Nine volunteer labs that already have live GOAL-based panels are participating now in a concordance study to demonstrate the fidelity of this approach. Twenty-five selected FFPE DNA specimens with 100 pathogenic variants were distributed to the nine labs for each lab to run through its normal processes and generate data. They also put in place a cloud-based consensus bioinformatics pipeline (DRAGEN Somatic Pipeline via Illumina Connected Analytics) to process the labs’ raw data and generate a second set of results. If the two sets of results were discordant and the consensus pipeline fixes it, that could indicate a bioinformatics difference at a particular lab, he said. If it is, “we can dig in and see what contributes to it, and that’s the type of thing I don’t believe any other concordance study has done to date.”

“Overall our study supports the hypothesis that we can attain excellent concordance using our shared probe chemistry,” Dr. Segal said.
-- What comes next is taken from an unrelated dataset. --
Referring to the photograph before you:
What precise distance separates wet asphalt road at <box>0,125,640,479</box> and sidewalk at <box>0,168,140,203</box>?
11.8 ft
Of 898 expected variant calls, only one was found to be discordant due to a wet lab issue.

To determine whether the nine labs were not only concordant but also correct, they built in external variant allele frequency confirmation using digital droplet PCR (ddPCR). “We’ve done 11 of them so far, and we are not only agreeing with each other but are correct.”
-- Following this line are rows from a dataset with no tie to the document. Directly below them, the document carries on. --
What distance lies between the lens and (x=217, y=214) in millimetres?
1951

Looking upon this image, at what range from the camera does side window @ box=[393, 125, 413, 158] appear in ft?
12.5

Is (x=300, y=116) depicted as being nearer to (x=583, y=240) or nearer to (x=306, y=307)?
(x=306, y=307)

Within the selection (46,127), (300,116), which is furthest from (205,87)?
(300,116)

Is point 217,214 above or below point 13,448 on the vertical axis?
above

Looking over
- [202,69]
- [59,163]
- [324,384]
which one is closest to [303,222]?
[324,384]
Future analyses of the data will investigate tumor mutation burden, copy number calling, and other metrics. The group is also making extra DNA, he said, and will give it to GOAL labs to aid in validation of their tests. “A lab could join, get the probes, set up the library prep, use these samples, and, even if they wanted to run the Illumina DRAGEN pipeline off the shelf, very quickly be at 99.7 percent concordance.” This is far quicker than the experience of most laboratories working independently on NGS test development, he said, while preserving the ability to customize an assay, which pre-kitted solutions cannot do.
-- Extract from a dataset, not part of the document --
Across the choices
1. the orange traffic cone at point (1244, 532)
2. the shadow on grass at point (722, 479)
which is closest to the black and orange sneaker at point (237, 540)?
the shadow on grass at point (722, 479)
They plan to use the study’s results to push back on the premise that all laboratory-developed tests are equally risky, to approach payers about improving reimbursement, and to engage pharmaceutical companies in discussion about multisite clinical trial testing.

The next project is a shared curation platform to help labs interpret new and unknown variants. “The one question we always have that we’re never able to answer is, who’s seen this variant and what did they say about it? Did they grade it pathogenic or not and what did they write?” The public databases don’t have that information, Dr. Segal said. “So we’re siloed again in terms of our interpretation of variants.”

The GOAL model could work for labs beyond molecular pathology. Specialty reference testing is one example. “What if the academic centers got together and shared an expert network nationally so that they could say, ‘If your case is difficult, not only will it be reviewed by the top people at UChicago but also by 28 experts across the country who will share it digitally and come up with a consensus diagnosis.’” Approaching outreach testing in this way, Dr. Segal said, “is a more powerful marketing play that would raise all ships across all of the networks for those who wanted to try it.”

Another example would be coming together for the infrastructure of digital pathology, including negotiating with data storage providers. Data storage costs associated with digital pathology are one of the things that prevent many from bringing digital pathology in, he noted.

Resident and fellow education is yet another example. “Maybe we can share the load—come up with content together, even teach our residents as a group over Zoom,” which would lighten the curriculum development load and give residents and fellows a chance to meet and talk.

Another possibility: the integration of existing or novel technology. “Anything in the lab that’s bothering you and is difficult” and that working with others at other academic centers can help, he said. “The elephant in the room from a technology standpoint is artificial intelligence. I don’t know how we’re going to manage that one, but the only way we’re going to manage it is together.”

“We need to make sure we’re out ahead of it so we know what’s under the hood, how it’s working, and its benefits and limitations, and to secure a good place in this future for pathologists.”

Sherrie Rice is editor of CAP TODAY.